Databases

ClickHouse: Columnar OLAP for Real-Time Analytics on 10 Billion Rows

March 20268 min read

Lucio Durán

Engineering Manager & AI Solutions Architect

Columnar Storage and Analytical Query Performance

In a row-oriented database like PostgreSQL, data is stored row by row:

Row 1: [user_id=123, event="click", timestamp=2026-01-15, page="/home", duration=3.2, country="US", device="mobile", ...]
Row 2: [user_id=456, event="view", timestamp=2026-01-15, page="/product", duration=8.1, country="DE", device="desktop", ...]

When you run SELECT country, COUNT(*) FROM events WHERE event = 'click' GROUP BY country, PostgreSQL reads every row from disk, including user_id, page, duration, device — columns you don't need. On a table with 50 columns, you're reading 50x more data than necessary.

ClickHouse stores data column by column:

user_id column: [123, 456, 789, 101, ...]
event column: ["click", "view", "click", "purchase", ...]
timestamp column: [2026-01-15, 2026-01-15, 2026-01-16, ...]
country column: ["US", "DE", "US", "JP", ...]

That same query only reads the event and country columns. On a table with 10 billion rows and 50 columns, that's ~98% less I/O. But it gets better — each column is independently compressed. The event column might have only 20 distinct values across 10 billion rows, which compresses from 80GB (raw strings) to ~500MB with LZ4 + dictionary encoding.

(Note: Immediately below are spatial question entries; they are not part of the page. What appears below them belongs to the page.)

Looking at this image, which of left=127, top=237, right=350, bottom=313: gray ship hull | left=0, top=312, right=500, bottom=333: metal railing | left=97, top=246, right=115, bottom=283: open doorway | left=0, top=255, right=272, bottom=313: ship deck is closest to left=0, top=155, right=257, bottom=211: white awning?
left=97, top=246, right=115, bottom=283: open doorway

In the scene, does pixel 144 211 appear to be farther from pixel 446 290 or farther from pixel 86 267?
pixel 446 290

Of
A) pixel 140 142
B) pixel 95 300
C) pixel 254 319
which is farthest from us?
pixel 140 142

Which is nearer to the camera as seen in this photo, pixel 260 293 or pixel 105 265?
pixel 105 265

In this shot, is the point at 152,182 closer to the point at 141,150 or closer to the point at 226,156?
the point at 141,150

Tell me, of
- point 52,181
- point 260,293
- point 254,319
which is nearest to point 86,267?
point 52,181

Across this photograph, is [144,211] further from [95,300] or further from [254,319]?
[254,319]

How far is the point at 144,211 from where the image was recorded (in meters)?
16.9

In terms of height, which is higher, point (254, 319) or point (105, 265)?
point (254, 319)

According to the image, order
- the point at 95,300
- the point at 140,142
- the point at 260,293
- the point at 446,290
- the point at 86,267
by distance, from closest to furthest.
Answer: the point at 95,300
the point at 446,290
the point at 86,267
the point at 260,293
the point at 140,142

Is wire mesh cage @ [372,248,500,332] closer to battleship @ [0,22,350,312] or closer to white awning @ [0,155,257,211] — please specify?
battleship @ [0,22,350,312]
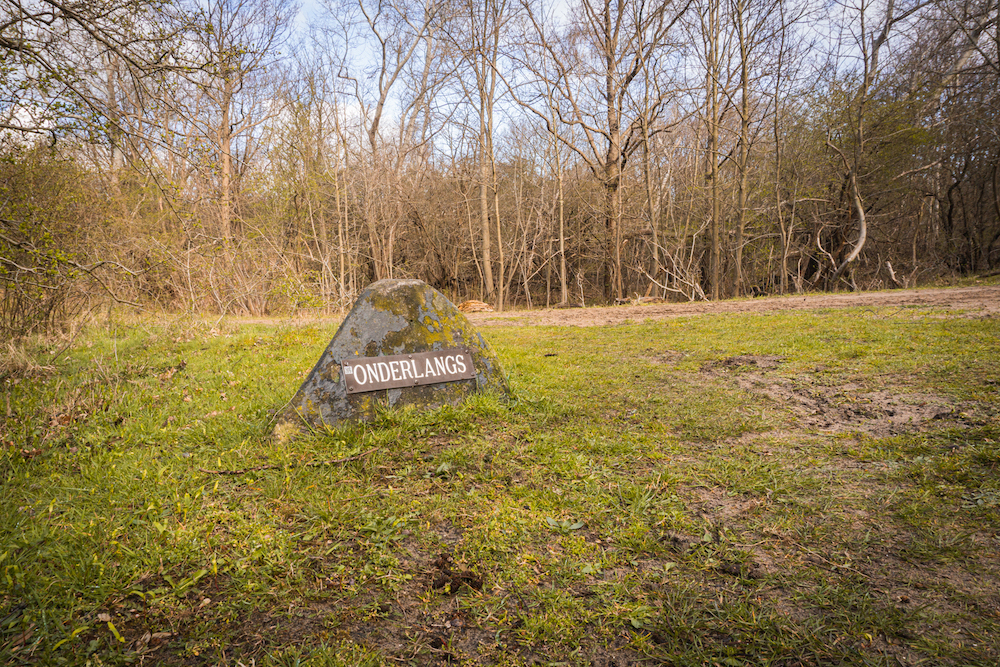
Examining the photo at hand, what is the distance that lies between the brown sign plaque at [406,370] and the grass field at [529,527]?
12.1 inches

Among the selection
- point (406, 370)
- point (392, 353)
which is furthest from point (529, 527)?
point (392, 353)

MergeTree: The Engine That Makes It Work

Every ClickHouse table is backed by a table engine. MergeTree is the primary engine for analytical workloads:

CREATE TABLE events (
 tenant_id UInt32,
 event_date Date,
 event_time DateTime64(3),
 event_type LowCardinality(String),
 user_id UInt64,
 session_id String,
 page_url String,
 country LowCardinality(FixedString(2)),
 device_type LowCardinality(String),
 duration_ms UInt32,
 properties Map(String, String)
)
ENGINE = MergeTree()
PARTITION BY toYYYYMM(event_date)
ORDER BY (tenant_id, event_date, event_type, user_id)
TTL event_date + INTERVAL 13 MONTH
SETTINGS index_granularity = 8192;

Key design decisions here:

PARTITION BY: Monthly partitions by event date. Partitions are the unit of data management — you can drop, move, or detach entire months efficiently. Don't over-partition (daily partitions on a table with 100 tenants creates too many data parts).

ORDER BY: This is the primary key and the most important decision. ClickHouse stores data sorted by this key and builds a sparse index (one entry per index_granularity rows) for data skipping. Queries that filter on the leading columns of the ORDER BY key skip entire blocks of data without reading them.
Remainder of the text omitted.